At the Tuesday night regular meeting of the Mexico Beach City Council, the city took the steps to ban medical marijuana dispensaries within city limits.

At the Tuesday night regular meeting of the Mexico Beach City Council, the city took the steps to ban medical marijuana dispensaries within city limits.

The council unanimously passed Ordinance 670 which prohibits such dispensaries.

In November of last year, the citizens of Florida passed by referendum, putting in place a state constitutional amendment allowing for medical marijuana.

During a slow roll out of state regulations, the city of Mexico Beach passed a moratorium on medical marijuana within the city.

With guidance now coming from the state on medical marijuana, Mexico Beach officials decided to ban dispensaries citing "potential adverse impacts on the health, safety, and welfare of residents and business from secondary effects associated with the distribution of cannabis."

Trash pickup

The city council also unanimously passed an ordinance which would allow for trash pickup two times per week year round.

That change would add another pickup during the winter months.

The city was asked by a member of the public to search for a way out of taking garbage to the Bay County incinerator to reduce the cost of travel.

The city is currently forced by Bay County to use the incinerator.

Leave No Trace

Nearly half a year into a Leave No Trace ordinance and the council is still having headaches on how to best enforce the ordinance.

Tuesday the council spent more than an hour discussing either Leave No Trace or the Beach Vendor ordinance.

Going over draft ordinances that would amend Leave No Trace and begin a beach vendor permitting process, council members discussed everything from chair weight to catamaran sailboats.

While the word "clarify" was used multiple times, that task proved elusive.

In the end, it was decided to leave the Leave No Trace draft in its basic form, with the Beach Vendor ordinance allowing for slight wiggle room for beach businesses, by allowing them to store materials in storage bins placed up the beach and close to the business which has given them permission to operate.

The largest question of the evening was how to handle the chairs now in use behind the El Governor Motel.

While Mayor Al Cathey argued that the chairs should be judged as integral to the existing beach business, a majority of the council, in the end, stated a belief that the chairs should be removed from the beach daily.

The council then decided the draft ordinance should give the existing business a year to handle the chair issue.

Changes to the draft ordinances will be drawn up by the city attorney with further debate and a vote in the future.

Coastal Parasail

City Administrator Mell Smigielski informed the council that in the month since Coastal Parasail was warned about their performance under Leave No Trace, that performance has greatly improved.

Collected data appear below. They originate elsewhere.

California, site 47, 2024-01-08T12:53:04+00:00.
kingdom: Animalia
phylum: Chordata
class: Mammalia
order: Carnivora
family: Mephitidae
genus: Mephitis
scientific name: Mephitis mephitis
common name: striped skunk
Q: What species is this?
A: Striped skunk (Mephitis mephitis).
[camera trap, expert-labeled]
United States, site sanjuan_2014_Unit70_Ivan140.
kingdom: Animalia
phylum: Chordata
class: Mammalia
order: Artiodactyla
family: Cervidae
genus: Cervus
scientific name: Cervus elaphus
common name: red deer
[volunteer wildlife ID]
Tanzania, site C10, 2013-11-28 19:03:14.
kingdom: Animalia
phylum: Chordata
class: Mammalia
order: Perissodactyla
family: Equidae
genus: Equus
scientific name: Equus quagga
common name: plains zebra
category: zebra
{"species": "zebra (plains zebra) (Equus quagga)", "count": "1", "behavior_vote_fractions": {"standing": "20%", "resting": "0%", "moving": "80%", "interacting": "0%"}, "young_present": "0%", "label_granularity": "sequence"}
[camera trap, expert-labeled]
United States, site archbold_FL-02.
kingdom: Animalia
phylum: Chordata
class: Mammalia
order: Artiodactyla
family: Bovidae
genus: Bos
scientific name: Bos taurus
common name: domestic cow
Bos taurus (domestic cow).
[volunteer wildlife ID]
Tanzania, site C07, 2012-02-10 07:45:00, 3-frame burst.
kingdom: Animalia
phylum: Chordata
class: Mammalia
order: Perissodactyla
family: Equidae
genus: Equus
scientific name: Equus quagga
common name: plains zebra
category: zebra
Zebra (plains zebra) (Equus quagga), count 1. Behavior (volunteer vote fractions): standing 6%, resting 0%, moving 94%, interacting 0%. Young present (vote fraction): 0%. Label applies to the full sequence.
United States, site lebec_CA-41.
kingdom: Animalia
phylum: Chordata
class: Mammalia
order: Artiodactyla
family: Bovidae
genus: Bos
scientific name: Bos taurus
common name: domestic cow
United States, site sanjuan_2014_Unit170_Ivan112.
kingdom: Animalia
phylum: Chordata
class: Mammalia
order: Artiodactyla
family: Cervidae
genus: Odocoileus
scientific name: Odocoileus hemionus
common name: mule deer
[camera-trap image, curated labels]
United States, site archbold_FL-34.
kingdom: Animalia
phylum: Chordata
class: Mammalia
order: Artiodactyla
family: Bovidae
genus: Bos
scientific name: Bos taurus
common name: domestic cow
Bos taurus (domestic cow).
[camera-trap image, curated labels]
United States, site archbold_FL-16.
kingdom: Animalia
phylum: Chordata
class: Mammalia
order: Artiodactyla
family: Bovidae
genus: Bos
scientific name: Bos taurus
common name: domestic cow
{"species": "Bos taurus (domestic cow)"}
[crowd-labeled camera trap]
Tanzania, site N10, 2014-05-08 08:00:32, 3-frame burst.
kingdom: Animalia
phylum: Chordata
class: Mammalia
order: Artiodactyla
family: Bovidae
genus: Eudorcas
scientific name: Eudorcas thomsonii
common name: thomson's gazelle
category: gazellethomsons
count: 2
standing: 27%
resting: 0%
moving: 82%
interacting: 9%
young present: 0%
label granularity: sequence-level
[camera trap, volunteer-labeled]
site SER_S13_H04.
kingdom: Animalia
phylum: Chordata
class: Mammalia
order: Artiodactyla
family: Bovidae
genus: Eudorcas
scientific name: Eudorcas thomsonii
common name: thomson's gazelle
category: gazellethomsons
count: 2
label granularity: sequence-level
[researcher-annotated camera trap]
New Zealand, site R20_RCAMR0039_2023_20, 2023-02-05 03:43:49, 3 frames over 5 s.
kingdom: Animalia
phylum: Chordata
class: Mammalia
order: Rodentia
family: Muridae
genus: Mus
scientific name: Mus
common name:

Coastal Parasail was contracted in May to pick up the beach during the weekends and holidays.

Citing improved communication, the city administrator asked that the contract be continued through the Labor Day holiday, after which the city will take over all pickup duties.

Smigielski also added that Coastal Parasail had offered to finish out the contract at half price.

Comprehensive Plan

Mexico Beach's Planning and Zoning Board Chairman Jim Bush was on hand to update the council on his board's work to update the city's comprehensive plan.

The Planning and Zoning Board held a public workshop on Aug. 1 to discuss said comprehensive plan.

While Bush said that public participation at the workshop was limited, he added that the input that the board received was greatly appreciated.

The Planning and Zoning Board will hold another public workshop on Aug. 15 to further discuss the comprehensive plan.


While the city was scheduled to read two ordinances that would change two separate parcels' land use designations that matter has been delayed until the first September meeting on the advice of the city attorney.

According to the attorney, both properties would require two separate ordinances each, one for an amendment to the comprehensive plan and another for the changing of the designation.

The attorney also added that since the 30th Street North property was over 10 acres, those changes would have to be approved at the state level after approval by the city.

Canal Park

While the majority of the work is done at Canal Park, Public Works Director Philip Hall informed the council that a few wrap-up projects needed to be looked at.

Those projects included installation of three dockside pedestals, running over a concrete curb and general drainage work.

While Hall informed the council that the city's workers would be able to handle the drainage work, he said that the curb work and pedestal installation would have to be contracted out.

The council approved work, not to exceed $22,000, with those funds coming from remaining grant funds.